What are populist uprisings? Loosely defined, they are a welling up of anger toward the established order – revolts that are often the precursor to a full-fledged social movement. The uprising against inequality during the Great Depression fueled the labor movement and the New Deal, which raised wages and created the middle class. The uprising against Jim Crow laws in the 1960s became the civil rights movement, which made America more equal. The uprising against liberalism during the late 1970s became the conservative movement of the 1980s, which deregulated the economy and fed the military-industrial complex.
It is that rebellion three decades ago that tells us we are indeed experiencing another uprising.
Just like the late 1970s, America currently faces the telltale signs of all insurrections: an economic emergency, a financial meltdown, an energy crisis and a national security quagmire.
Political analysts say this is bad news for the Right because George W. Bush sits atop today’s mess, and conservatives have responded by running away from the president and by attempting to channel the outrage into their old anti-tax, anti-immigrant, anti-government agenda. But that misunderstands what has changed.
According to Gallup’s survey data, the public has not only lost confidence in the political system as it did in the late 1970s, but also in corporations.. In 1979, one in three Americans told Gallup’s pollsters they had confidence in big business. By 2007, a little less than one in five expressed the same confidence. In 1979, almost two out of three citizens said they had faith in banks. Today, only two out of five say the same thing.
This is the real problem for a conservative movement that has become a wholly owned subsidiary of corporate America. Unlike 1980, when Ronald Reagan rode the conservative uprising to a landslide victory, the country is not looking for a movement that gets the government to back off big business, nor are we looking for politicians who pretend the Enrons and Bear Stearnses are victims. This uprising is searching for a movement that gets big business back under control and leaders who are serious about aiming “law and order” rhetoric not at dark-skinned people, but at the royalists whose greed is driving the economy into the ground.
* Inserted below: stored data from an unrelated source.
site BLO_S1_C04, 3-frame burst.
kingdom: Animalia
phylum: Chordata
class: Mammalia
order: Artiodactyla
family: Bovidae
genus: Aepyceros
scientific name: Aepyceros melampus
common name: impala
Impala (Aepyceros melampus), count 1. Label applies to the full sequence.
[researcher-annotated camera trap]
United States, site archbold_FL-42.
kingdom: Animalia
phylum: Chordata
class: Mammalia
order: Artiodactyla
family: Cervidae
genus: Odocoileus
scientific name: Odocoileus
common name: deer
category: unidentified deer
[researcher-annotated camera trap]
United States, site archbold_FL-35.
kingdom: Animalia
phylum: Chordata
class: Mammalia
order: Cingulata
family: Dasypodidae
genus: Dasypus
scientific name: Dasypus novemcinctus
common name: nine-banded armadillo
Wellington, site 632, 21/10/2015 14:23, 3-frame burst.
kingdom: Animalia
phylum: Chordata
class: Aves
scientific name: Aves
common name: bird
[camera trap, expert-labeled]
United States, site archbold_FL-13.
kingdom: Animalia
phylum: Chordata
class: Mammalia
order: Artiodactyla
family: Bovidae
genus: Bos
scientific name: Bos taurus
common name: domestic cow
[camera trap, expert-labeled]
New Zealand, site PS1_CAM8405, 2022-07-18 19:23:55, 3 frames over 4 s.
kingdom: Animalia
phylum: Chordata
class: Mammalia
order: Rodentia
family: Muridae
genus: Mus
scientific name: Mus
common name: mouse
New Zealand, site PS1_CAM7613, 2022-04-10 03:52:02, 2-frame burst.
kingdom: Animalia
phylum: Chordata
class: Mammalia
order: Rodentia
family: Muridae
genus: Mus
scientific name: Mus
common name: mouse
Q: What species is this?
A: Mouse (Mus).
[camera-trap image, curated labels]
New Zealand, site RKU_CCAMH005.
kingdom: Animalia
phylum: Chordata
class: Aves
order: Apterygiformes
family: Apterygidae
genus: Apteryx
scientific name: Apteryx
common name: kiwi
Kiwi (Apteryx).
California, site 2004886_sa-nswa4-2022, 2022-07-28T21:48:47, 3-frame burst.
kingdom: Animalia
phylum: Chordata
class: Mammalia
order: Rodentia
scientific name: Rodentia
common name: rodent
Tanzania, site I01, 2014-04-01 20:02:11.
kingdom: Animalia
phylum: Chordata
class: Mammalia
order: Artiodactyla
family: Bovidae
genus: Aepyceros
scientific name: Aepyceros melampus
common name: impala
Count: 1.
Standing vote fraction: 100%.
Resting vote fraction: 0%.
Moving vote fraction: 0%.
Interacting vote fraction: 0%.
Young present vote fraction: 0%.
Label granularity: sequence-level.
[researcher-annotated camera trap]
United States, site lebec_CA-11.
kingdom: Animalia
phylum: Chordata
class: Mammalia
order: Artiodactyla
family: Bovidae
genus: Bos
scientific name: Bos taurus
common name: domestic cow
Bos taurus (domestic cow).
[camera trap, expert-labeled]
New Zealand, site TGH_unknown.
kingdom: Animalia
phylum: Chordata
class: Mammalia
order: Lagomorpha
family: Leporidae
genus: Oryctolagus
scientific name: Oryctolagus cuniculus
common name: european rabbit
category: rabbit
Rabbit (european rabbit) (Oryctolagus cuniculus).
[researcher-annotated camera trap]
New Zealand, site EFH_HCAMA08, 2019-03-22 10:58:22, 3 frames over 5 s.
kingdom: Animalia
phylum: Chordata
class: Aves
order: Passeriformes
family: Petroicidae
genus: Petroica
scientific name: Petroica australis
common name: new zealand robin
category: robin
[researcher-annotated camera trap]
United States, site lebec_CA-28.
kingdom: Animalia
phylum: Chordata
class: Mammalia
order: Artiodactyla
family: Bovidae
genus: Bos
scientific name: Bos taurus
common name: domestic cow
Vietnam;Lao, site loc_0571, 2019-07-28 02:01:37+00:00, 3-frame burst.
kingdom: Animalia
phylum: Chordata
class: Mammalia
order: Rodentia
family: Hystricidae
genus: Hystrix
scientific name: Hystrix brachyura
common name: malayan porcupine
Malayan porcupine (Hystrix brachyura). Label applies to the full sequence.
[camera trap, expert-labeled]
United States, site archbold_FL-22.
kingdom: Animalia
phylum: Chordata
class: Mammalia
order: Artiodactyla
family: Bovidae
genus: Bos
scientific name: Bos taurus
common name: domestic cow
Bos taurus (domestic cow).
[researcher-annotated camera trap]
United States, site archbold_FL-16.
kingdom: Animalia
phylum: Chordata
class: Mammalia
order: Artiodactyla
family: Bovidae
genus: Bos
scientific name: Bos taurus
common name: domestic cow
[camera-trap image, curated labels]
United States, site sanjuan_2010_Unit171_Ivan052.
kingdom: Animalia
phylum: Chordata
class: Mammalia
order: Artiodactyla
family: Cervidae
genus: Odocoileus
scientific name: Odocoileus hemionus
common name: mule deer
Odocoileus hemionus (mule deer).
As I found in reporting my new book, The Uprising, some already recognize this new political topography. For instance, New York’s Working Families Party has become a powerful grassroots force for economic justice in Wall Street’s backyard. Unions have boosted their membership by the largest margin in a quarter-century. Shareholder activists are finding more support for initiatives that challenge corporate misbehavior. Even some Republicans like Mike Huckabee have bashed CEOs and berated lobbyist-written trade policies.
Whether this ferment becomes a transpartisan social movement will depend on a number of questions. Will the Democratic Party stop demoralizing its grassroots base and break free of its moneyed faction that gave us travesties like NAFTA? Will mavericks like Huckabee reshape the GOP? And most importantly, is the presidential election hype going to trick Americans into believing candidates are social movements, rather than one of many vehicles for them?
The answers will determine whether this is a fleeting uprising of ineffective protest or a movement about wielding power – yet another forgotten moment or, finally, an historic one.